A reimagining of a production log triage system originally built at Amazon. The original system handled logs from a high-volume internal service generating ~42M rows/hour. During on-call incidents, engineers needed to quickly locate the relevant log entry nearest to a reported timestamp — the original solution reduced average triage time from 15 minutes to under 45 seconds.

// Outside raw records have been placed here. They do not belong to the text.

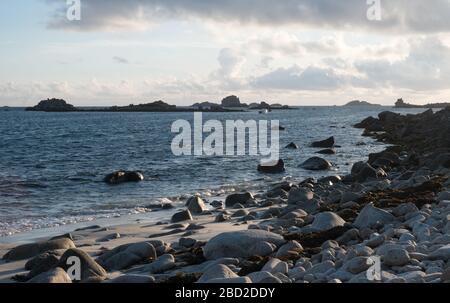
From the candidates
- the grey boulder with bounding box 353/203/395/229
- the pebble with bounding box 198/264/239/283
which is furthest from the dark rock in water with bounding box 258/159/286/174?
the pebble with bounding box 198/264/239/283

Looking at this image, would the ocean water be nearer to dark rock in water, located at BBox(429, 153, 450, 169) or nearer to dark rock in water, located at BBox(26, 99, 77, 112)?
dark rock in water, located at BBox(429, 153, 450, 169)

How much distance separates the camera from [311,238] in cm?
995

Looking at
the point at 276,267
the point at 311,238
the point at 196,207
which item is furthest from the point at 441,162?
the point at 276,267

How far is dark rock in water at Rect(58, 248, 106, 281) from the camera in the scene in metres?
8.44

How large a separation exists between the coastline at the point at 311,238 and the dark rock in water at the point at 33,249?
11.7 inches

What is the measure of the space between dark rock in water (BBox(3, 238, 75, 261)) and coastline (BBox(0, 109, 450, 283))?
30 cm

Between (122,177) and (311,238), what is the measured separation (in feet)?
52.7

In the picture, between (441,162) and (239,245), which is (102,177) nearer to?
(441,162)

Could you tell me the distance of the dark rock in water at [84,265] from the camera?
8.44 metres

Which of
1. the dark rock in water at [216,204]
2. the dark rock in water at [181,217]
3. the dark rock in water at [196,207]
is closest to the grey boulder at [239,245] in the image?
the dark rock in water at [181,217]

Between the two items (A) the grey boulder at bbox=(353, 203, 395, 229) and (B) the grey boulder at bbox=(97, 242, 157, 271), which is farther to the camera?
(A) the grey boulder at bbox=(353, 203, 395, 229)

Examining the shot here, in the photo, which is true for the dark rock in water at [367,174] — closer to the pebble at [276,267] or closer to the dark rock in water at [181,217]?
the dark rock in water at [181,217]
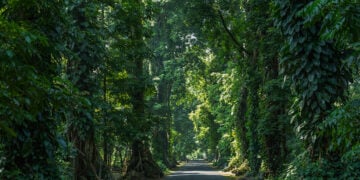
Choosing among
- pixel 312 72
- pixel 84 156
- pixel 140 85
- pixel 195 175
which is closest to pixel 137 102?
pixel 140 85

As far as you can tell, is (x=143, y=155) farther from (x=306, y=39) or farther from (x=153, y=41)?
(x=153, y=41)

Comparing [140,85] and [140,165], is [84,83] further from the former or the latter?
[140,165]

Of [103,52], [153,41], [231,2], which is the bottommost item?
[103,52]

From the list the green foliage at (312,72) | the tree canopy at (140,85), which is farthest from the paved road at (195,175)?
the green foliage at (312,72)

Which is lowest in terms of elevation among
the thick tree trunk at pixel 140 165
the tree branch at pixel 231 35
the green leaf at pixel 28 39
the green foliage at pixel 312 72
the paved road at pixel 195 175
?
the paved road at pixel 195 175

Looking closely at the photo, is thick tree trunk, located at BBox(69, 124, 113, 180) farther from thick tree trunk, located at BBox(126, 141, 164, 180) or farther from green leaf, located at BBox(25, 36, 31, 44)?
green leaf, located at BBox(25, 36, 31, 44)

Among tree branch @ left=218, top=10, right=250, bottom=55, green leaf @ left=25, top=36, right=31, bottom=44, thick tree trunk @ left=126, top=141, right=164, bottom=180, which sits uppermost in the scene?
tree branch @ left=218, top=10, right=250, bottom=55

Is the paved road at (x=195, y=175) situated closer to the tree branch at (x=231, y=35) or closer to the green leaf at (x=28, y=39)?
the tree branch at (x=231, y=35)

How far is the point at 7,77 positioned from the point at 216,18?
776 inches

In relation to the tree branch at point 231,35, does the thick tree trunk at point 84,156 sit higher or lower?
lower

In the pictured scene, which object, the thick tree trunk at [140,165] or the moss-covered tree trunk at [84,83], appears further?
the thick tree trunk at [140,165]

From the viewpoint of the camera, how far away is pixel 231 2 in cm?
2266

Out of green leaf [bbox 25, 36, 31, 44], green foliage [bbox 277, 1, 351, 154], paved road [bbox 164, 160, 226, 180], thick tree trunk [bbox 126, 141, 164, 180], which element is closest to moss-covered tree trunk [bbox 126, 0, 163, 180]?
thick tree trunk [bbox 126, 141, 164, 180]

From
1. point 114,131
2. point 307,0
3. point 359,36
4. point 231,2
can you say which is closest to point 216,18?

v2 rewrites the core in Go, strips out internal dependencies, and adds observability and Kubernetes-native deployment so anyone can run it.

Key Achievements

  • Sub-Microsecond Lookups: Binary search over a time-sorted in-memory index — 49ns at 1k entries, 77ns at 1M entries (less than 2× growth over three orders of magnitude); cache-dominated, not comparison-bound
  • Parallel Ingestion Worker Pool: Reader goroutine feeds raw lines into a channel; N worker goroutines parse in parallel; collector drains results and calls InsertBatch — replaces the prior single-goroutine pipeline
  • Write-Ahead Log: Append-only WAL with batched fsync (every 1,000 entries or 500ms) and startup replay — recovers 29,984/30,000 entries in a crash test, bounded loss with no corruption
  • FIFO Eviction: --max-entries flag caps index memory usage; oldest entries evicted automatically with an evictions_total Prometheus counter
  • Built-In Observability: Prometheus metrics (request counts, latency histograms, index size, ingestion totals, parse errors, evictions) plus OpenTelemetry spans on /query (decode, index_lookup, encode)
  • Kubernetes-Native: Multi-stage Docker build (~15MB image), K8s manifests with health/readiness probes and resource limits

Architecture

Generator (sidecar) → Log File → Reader → Worker Pool (parse) → Collector → Sorted Index ← Binary Search ← HTTP :8080

                                                                      WAL (append + batched fsync, replayed on startup)

Deployed as a Kubernetes pod with the generator running as a sidecar that writes logs, and the server ingesting, indexing, and serving queries.

Why I Built It

At Amazon, the legacy system for log triage was Timber — an internal log aggregation tool with a 1-hour publish delay. Engineers on-call would manually sift through massive log volumes to find the relevant entry near an incident timestamp.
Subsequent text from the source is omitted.